Ledger, a well-known hardware wallet firm, suffered a major data leak earlier this year. The leaked data quickly emerged on RaidForums, a hacker website, where it became publicly available.
The leak includes more than 1 million email addresses, as well as 270,000 physical addresses and phone numbers of Ledger users.
New Information Regarding the Ledger Hack Emerges
Ledger acknowledged the incident in a recent tweet, noting that it is continuously working with law enforcement to prosecute hackers and stop the scammers. The company also admitted that the leakage was a result of a hack that had its database compromised. However, it also claimed that only 9,500 phone numbers, product purchase details, and postal addresses were stolen by the attackers, when the real number turned out to be quite a bit higher.
Between the original hack (June 2020) and the time the tweet was published, Ledger and the authorities managed to take down over 170 phishing websites.
We are continuously working with law enforcement to prosecute hackers and stop these scammers. We have taken down more than 170 phishing websites since the original breach.
— Ledger (@Ledger) December 20, 2020
The company further addressed the incident by assuring everyone that it takes privacy very seriously, and that it is a massive understatement to say that it sincerely regrets the incident.
The Community is Outraged
Fortunately, no financial information of its customers was leaked. Despite that, the company’s customers are still open to phishing attacks, and many fear that they could be in much greater danger.
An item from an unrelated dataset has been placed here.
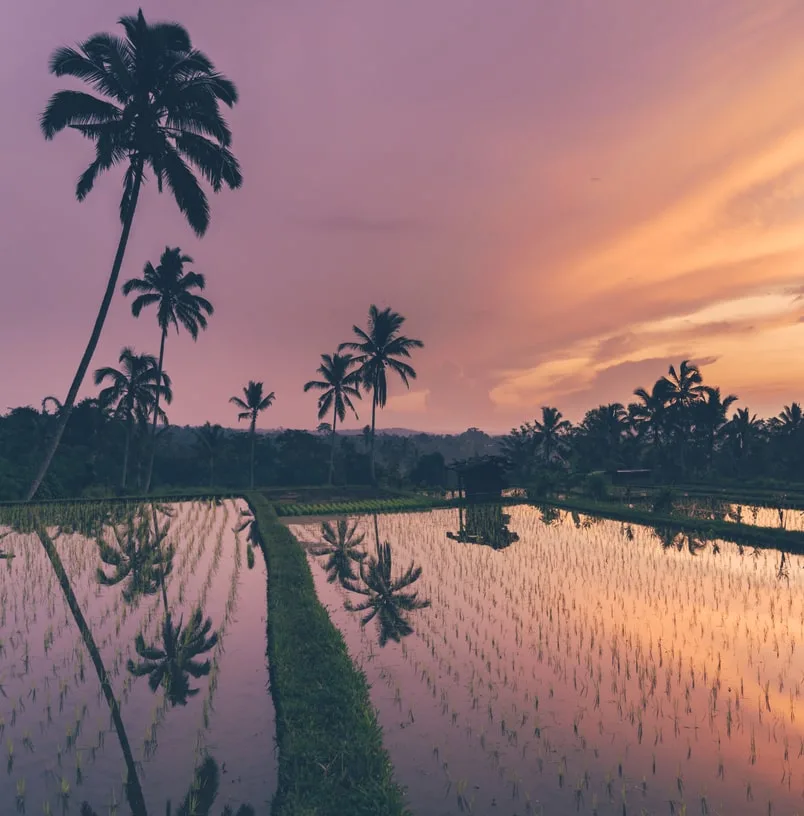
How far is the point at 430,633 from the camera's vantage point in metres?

One user pointed out that individuals who purchased one of Ledger’s wallets tend to have quite a significant net worth, as far as cryptocurrencies are concerned. As a result, the firm’s customers are now likely to be subject to physical and cyber harassment on a large scale.
Many were quite unforgiving towards the company, calling for others to cut off business with Ledger and set an example for other companies in order to teach them to take users’ physical security seriously.
Indeed, many even threatened to take legal action against the firm.
Once again the incident shows just how dangerous it is to store the majority of information on a single server. Many now fear that the future will bring even more incidents like this due to the Treasury Rule change, which forces even more KYC/AML checks upon the users.